Here’s all there is to this salad: take two or three dead-ripe tomatoes and slice them up in bite-size pieces.  I recommend not slicing the tomatoes across for this recipe, since tossing ripe sliced tomatoes tends to break them up.  Hint: I find our sharp serrated bread knives do a wonderful job of slicing ripe tomatoes without tearing them apart and causing their juice to flow out.

Place the tomatoes in a salad bowl and add salt and pepper to taste.  Then add just a tad, a soupçon, of good vinegar.  I frequently use wine or cider vinegar in this dish, though I’ve also used pomegranate vinegar.   The point of the vinegar is not to add discernible vinegar flavor of the salad, but to point up the fresh taste of the tomatoes.  Everything in this salad is about tomatoes and their brilliant taste, when they’re fully vine-ripened.

Toss enough to distribute the vinegar and the salt and pepper.  Then add some thin slivers of a sweet onion (I use a Vidalia onion here)—just enough to complement and not overpower the taste of the tomatoes, which is what you want to shine.  Cut the onion very thin so that it doesn’t grab the tongue and overpower the tomato.  

I can’t really tell you how much salt, pepper, vinegar, and onion to add.  For that, you’ll need to trust your own tongue, remembering that tasting something right after you’ve added an ingredient (especially vinegar) doesn’t produce the same results as does tasting a dish after it has been allowed to sit a while.  A good rule of thumb: always add seasonings slowly rather than hastily, let a dish sit a bit, and then taste.  You can add more, but you can’t subtract what you’ve added, if you’ve overdone a flavoring.

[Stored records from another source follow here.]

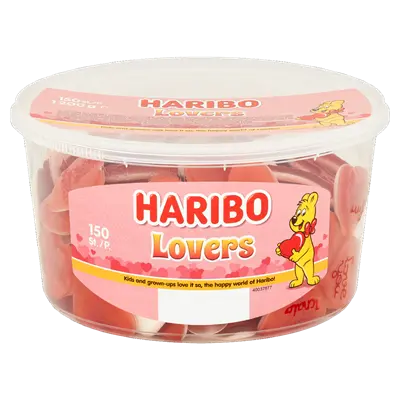 HARIBO lovers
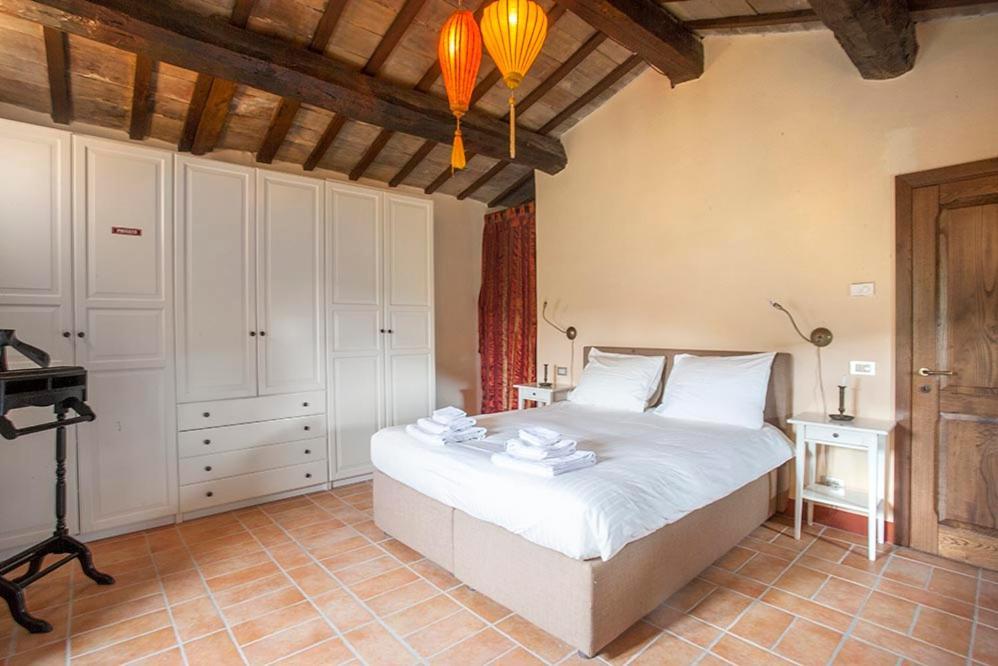 Country House Villa La Farfalla Pietralunga (Umbria) Exterior foto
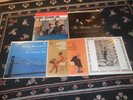 GEORGE SHEARING-THE MONTGOMERY BROTHERS-NANCY WILSON-5 LP'S-THE SWINGIN'S MUTUAL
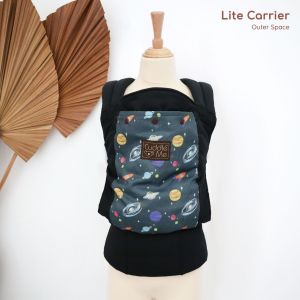 FREE GIFT Cuddle Me Lite Carrier Motif 2 Posisi Gendongan Bayi Cuddle Me SSC MShape LiteCarrier CuddleMe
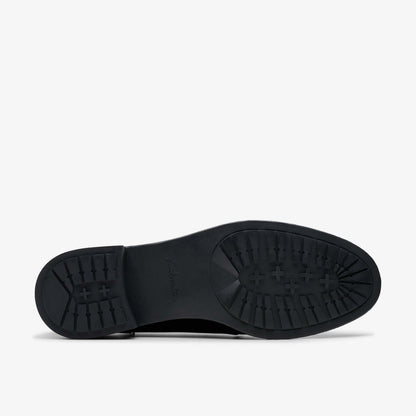 Havisham Edge Loafer Black Patent | Clarks for sale - Women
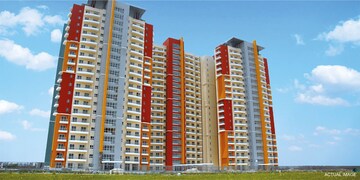 3.5 BHK Apartment For Rent in BPTP The Resort Sector 75 Faridabad  7981158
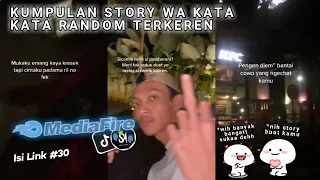 Download Kumpulan Story Wa Kata Kata Random - Cocok Buat Para Pecinta Story🤩 - SA MP3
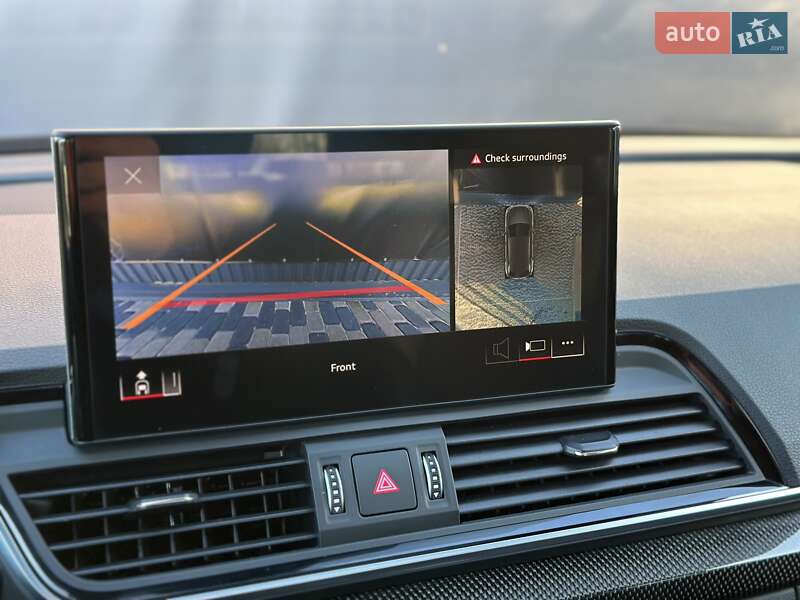 Внедорожник / Кроссовер Audi SQ5 2022 в Львове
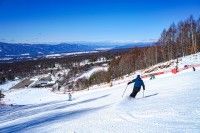 富士見高原スキー場の写真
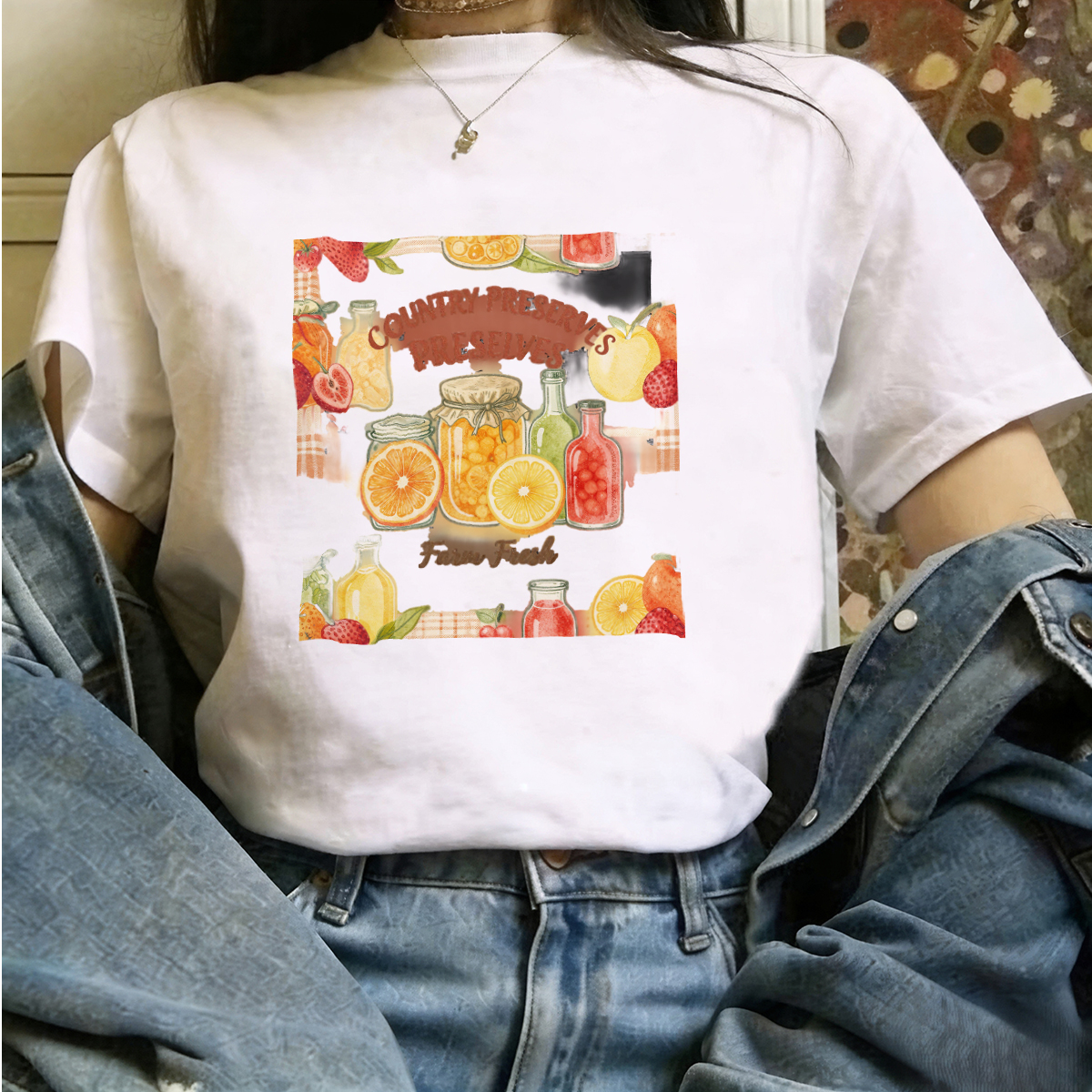 T Shirts Vintage Collector Thr - Thrift Vintage Fashion Usa avis et prix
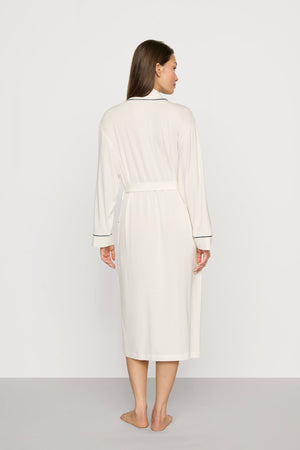 Eberjey Gisele Long Robe #RL1018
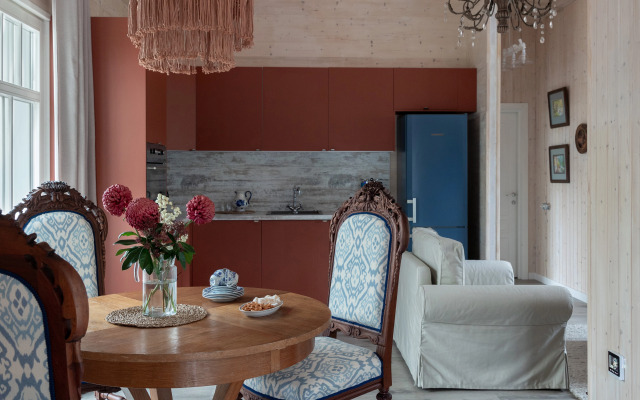 Частный дом Хюгге Эйнари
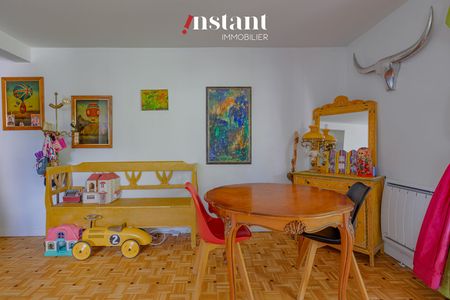 T5 4 chambres grand balcon, - Photo 5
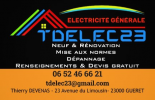 TDELEC23 électricité générale (entreprise)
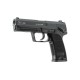 Heckler and Koch USP Blowback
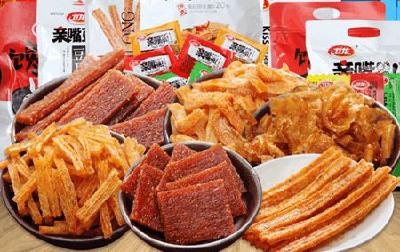 湖北省食药监局：卫龙等多品牌辣条抽检不合格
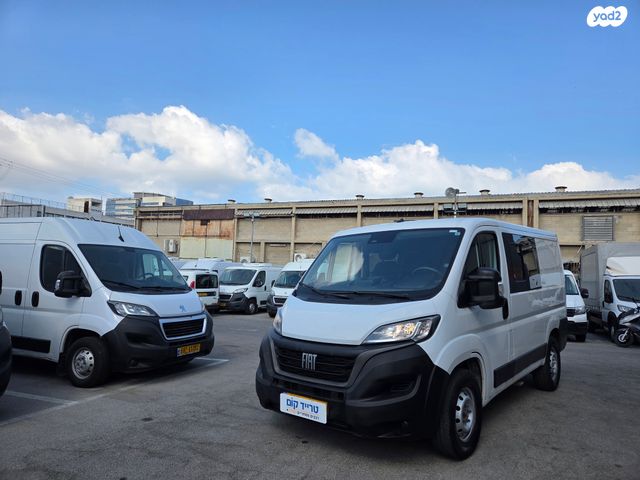 מודעת רכב פיאט דוקאטו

Finally, add a healthy, but, again, not overpowering, anointing of good olive oil.  Toss again and let the salad sit a few minutes at room temperature and then serve.  A baguette of crusty french bread is a good accompaniment, since you and your guests will want to enjoy the juices produced by the salad, as well as the salad itself.  It’s considered perfectly de rigueur in my household to break the baguette into pieces, toss it into the juices in your salad dish, and then, having gloriously sopped the bread, to eat it.  Of course with your hands . . . .

This is not a salad that keeps.  Plan things so that you make just the amount you need for one meal, and then do it all over again tomorrow.  And tomorrow.

If you do happen to have a portion or two of the salad left over, it makes a delicious base for a cup or two of gazpacho soup the following evening.  To make gazpacho from it, we simply whir the leftover salad briefly in a blender, adding, if needed, a bit more tomato juice.  Then we add some finely chopped bell pepper, finely chopped cucumber, and a toe of minced garlic and serve in cups.

There are few finer salads than this simple salad of ripe tomatoes.  And if you want to shred some threads of fresh sweet basil to sprinkle across the top, please do so—but more to garnish and complement than to steal the tomatoes’ show.

Tomorrow I may tell you how to fry okra.  Well, how I like to fry it.